AI agents represent a compelling evolution in software design, combining the generative power of large language models with the autonomy of classical AI.  They are not just glorified chatbots; they perceive, plan, act and learn.  Frameworks like LangChain, AutoGen and Semantic Kernel make it easier than ever to build such systems, while multi‑agent architectures add robustness and scalability.  The use cases are expanding from IT support and sales to legal analysis, logistics and software development.  Early successes like Cognition’s Devin showcase both the promise and the limitations of today’s agents.
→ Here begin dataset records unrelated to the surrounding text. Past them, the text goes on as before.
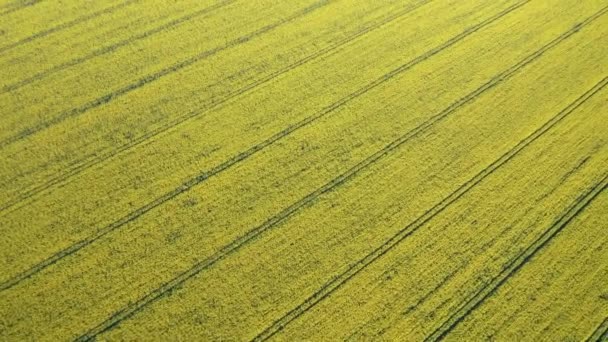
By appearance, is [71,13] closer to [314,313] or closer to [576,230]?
[314,313]

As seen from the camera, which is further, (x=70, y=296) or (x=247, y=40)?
(x=247, y=40)

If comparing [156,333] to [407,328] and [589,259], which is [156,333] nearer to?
[407,328]

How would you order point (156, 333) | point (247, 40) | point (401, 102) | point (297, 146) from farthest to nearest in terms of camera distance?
point (247, 40), point (401, 102), point (297, 146), point (156, 333)

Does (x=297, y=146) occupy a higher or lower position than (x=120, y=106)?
lower

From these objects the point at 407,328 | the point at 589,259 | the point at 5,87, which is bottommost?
the point at 589,259

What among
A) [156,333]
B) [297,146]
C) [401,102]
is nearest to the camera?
[156,333]

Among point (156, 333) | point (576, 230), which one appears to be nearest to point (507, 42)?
point (576, 230)

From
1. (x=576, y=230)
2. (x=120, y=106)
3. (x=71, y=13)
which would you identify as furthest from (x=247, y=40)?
(x=576, y=230)
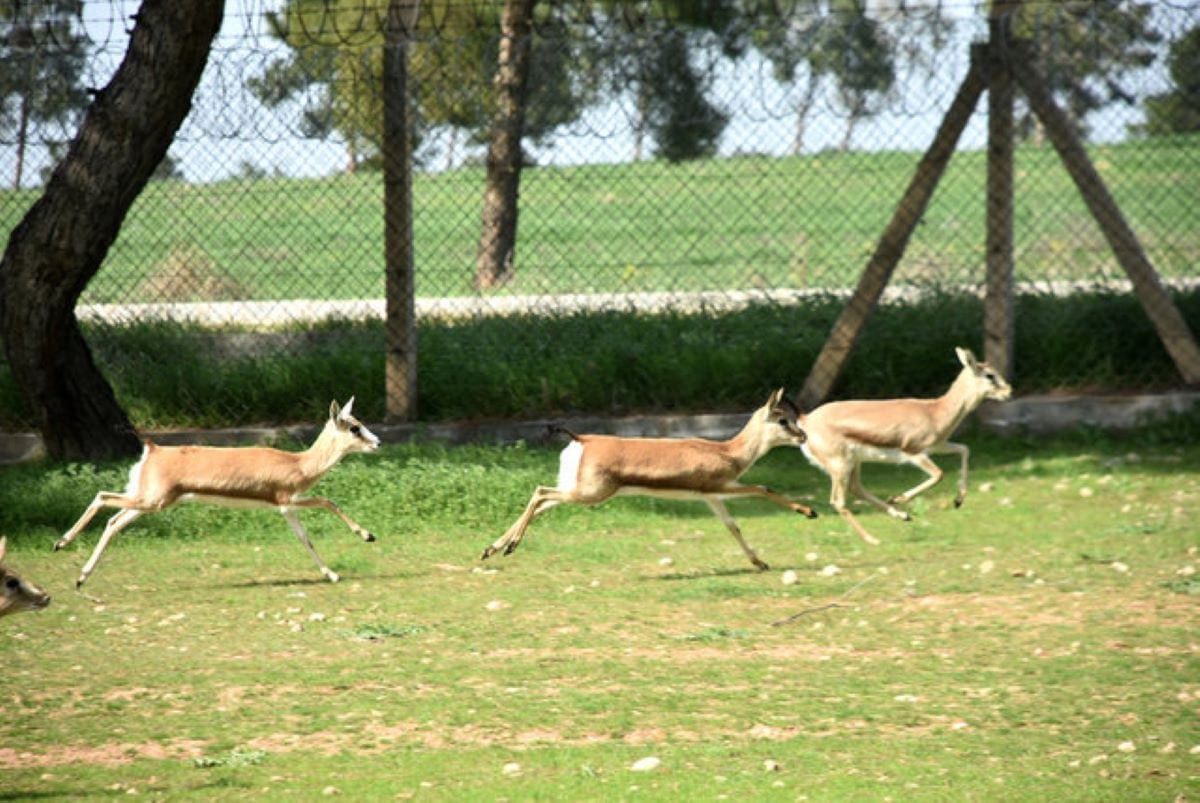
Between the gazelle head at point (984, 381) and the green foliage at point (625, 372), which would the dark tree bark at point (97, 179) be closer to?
the green foliage at point (625, 372)

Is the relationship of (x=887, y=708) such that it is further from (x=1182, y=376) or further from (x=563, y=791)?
(x=1182, y=376)

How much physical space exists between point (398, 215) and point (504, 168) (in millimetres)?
2360

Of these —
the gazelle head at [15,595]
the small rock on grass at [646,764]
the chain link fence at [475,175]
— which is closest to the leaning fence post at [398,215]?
the chain link fence at [475,175]

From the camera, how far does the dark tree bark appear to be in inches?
404

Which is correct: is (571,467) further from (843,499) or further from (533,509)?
(843,499)

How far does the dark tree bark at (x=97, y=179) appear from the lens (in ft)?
33.6

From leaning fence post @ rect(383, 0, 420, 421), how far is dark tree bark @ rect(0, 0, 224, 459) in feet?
3.92

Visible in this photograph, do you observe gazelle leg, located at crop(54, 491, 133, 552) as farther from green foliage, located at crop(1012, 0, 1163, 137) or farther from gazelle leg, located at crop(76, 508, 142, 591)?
green foliage, located at crop(1012, 0, 1163, 137)

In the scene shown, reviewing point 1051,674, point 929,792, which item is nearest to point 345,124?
point 1051,674

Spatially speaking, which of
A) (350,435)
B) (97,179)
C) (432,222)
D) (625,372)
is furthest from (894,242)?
(97,179)

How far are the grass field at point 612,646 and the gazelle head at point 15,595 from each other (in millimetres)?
412

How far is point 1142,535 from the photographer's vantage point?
891 cm

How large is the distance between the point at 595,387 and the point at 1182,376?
367 cm

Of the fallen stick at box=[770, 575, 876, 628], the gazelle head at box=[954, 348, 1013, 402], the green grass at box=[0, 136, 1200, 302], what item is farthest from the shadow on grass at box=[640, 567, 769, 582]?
the green grass at box=[0, 136, 1200, 302]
Yet the road to widespread adoption will be long.  As Deloitte points out, only a fraction of companies will run pilots in 2025, and reliability, security and governance challenges remain.  Researchers are working on better planning algorithms, evaluation benchmarks and self‑healing mechanisms.  Meanwhile, business leaders must navigate the human factors of trust, transparency and job design.

For those building the next generation of intelligent systems, the advice is simple: stay grounded in real‑world needs, embrace modular design, invest in safety and never lose sight of the human at the centre.  Agentic AI is an exciting frontier but like any frontier, it requires careful exploration.